About two hours in, I dropped the game to easy mode. The battles didn’t feel strategic, so I figured it would not diminish the experience to set up enemies to fall after fewer hits. This kept me going for an hour longer, but after that, I quit. Perhaps I would have played longer if the game supported couch co-op. I understand why it doesn’t – that would make camera control a nightmare – but my five-year-old son was disappointed that he couldn’t play along with me. Don’t buy it. It’s fine for an evening or two of mindless action, but you won’t be coming back to improve your scores.
Homefront: The Revolution has a fascinating development backstory, having been passed between four developers and two publishers over the course of five years. It’s an open world game, while the original game was on rails. It seems to share little in terms of the first game’s story, and there are no recurring characters.
Trying the game is interesting in the same way that Duke Nuke ‘Em Forever (Xbox 360) was interesting. After Homefront: The Revolution went to the 9th level of development hell and back, how cohesive could the final game be?
After after enjoying The Division, a vastly superior urban chaos shooter, it’s hard to dig into Homefront. The characters are straddled with terrible dialogue, the frame rate is inconsistent, and the shooting felt light and muted. I only played for a few hours, which was enough to get a feel for the game’s world and combat. Neither convinced me to continue playing.
Now, here’s the rub with Red Box. When they say that a game is due in 24 hours, they mean EXACTLY 24 hours. Run even a minute late, and you are paying for another day. This stung me with both games, but I’m still happy the cumulative spend turned out to be $13.08, not $119.98.
“The Greatest Electronics Device of All-Time”
I’m generally not a prickly customer when I’m at a retail shop.
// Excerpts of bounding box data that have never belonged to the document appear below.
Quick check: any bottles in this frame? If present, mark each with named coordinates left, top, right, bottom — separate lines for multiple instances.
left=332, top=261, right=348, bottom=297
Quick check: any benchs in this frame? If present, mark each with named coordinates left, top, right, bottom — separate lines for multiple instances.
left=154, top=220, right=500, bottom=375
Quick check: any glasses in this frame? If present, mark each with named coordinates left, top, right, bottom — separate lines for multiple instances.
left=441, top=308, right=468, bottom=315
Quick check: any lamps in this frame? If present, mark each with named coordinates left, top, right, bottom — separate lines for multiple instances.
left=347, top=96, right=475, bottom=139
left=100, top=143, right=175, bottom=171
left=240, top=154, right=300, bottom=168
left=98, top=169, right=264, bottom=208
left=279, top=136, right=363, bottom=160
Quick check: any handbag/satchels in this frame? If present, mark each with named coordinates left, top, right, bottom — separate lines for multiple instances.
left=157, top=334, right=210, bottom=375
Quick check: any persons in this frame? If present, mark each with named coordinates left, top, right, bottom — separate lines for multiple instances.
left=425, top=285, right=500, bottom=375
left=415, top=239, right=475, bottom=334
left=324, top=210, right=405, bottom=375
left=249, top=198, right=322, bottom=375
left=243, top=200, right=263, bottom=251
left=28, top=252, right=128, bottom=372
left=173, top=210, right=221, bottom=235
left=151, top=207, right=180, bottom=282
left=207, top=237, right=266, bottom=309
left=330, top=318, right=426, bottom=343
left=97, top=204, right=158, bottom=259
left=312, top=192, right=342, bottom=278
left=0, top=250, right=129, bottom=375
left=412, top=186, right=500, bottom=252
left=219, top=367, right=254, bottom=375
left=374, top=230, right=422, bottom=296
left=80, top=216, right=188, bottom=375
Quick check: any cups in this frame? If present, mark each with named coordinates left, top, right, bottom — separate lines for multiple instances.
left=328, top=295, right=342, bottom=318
I worked for years at a Software Etc., so when a clerk is rude, I usually cut them some slack. Their jobs are not fun, and feeling subordinate to every jerk who walks in from the street feels awful.
But this past Monday was a different matter. The clerk I was talking to at Best Buy was removing all of the Vita games and hardware from the shelves.
“That’s really sad to see,” I said, mournfully. “I love the Vita.”
“Well, nobody was buying it. It was a crap system from a software perspective,” the clerk replied, not even looking me in the eye.
Crap software? The nerve!
“What about Gravity Rush? Or Uncharted? Or Persona 4 Golden? Or all the outstanding indie games? The library is amazing!” I hissed.
He’d have none of it. He kept using the term ‘dead system’, and I kept correcting him by calling it the ‘best handheld machine of all-time’.
He wasn’t professional, but to be fair, I was being an insufferable customer. We agreed to disagree.
The Vita was on my mind because it’s recently replaced my new 3DS XL as the “machine I carry around everywhere”. I have fallen back in love with the catalog of games I own, having spent some time in Suikoden II and Runner 2: Future Legend of Rhythm Alien. What amazing games! I love the characters in Suikoden II, and I can’t get enough of Runner 2’s rhythm jumping.
I also purchased Drink Box’s new game Vita game, Severed. It is unlike anything you’ve ever played before. It combines first-person navigation with Infinity Blade-style swiping combat. Severed is set in a paper cardboard world that makes it instantly recognizable as a Drink Box game. The game doesn’t provide the same adrenaline rush from the get-go that Mutant Blobs or Guacamelee did. The slower pace can make the game feel a bit too sedate in the first hour. But it picks up as you are introduced to new monsters, who require increasingly nimble finger swipes to defeat. Some of the navigation can be frustrating – I had to get help from a YouTube walkthrough video more than once. But still, despite it flaws, you have to love a game that is so dedicated to giving players something new. Severed is likely to be referenced on many “Best VITA Games of All-Time” Top 10 lists.
“I Call B.S. on howlongtobeat.com”
According to howlongtobeat.com – a great site that combines the player completion rates on games – the average completion time of DOOM is 11 hours and 30 minutes. So far, I have put 14 hours and 38 minutes into it, and still have two stages to go. I have only been doing main story content. Does this mean that I suck at games? Compared to a Mountain Dew swilling 20-year-old, for sure. But this also points to the importance of taking sites like these with a grain of salt. Every player will complete their games at a slightly different pace. I’m looking forward to seeing what the end boss is all about!
My two cents: that Best Buy clerk is a lousy salesperson. His job is to sell stuff whether he likes the product or not (and I’d bet a penny he’s not a Vita owner), but he’s actively discouraging people from buying with that attitude.
‘m a Vita fan as well and KNOW this is possibly the best year the handheld. In fact, my dealings with game section employees as opposed to game STORE employees shows those who own the systems they sell tend to do a better job at selling them. On the other paw, those who are only clocking for hours, aren’t gamers, or are biased towards a certain system tend to look down their noses at something and pass that on to potential consumers.
Yeah, the Vita isn’t flying off store shelves right now. But I’d bet a very small part of that reason has less to do with content than it does with how the system has been sold up to this point at some shops.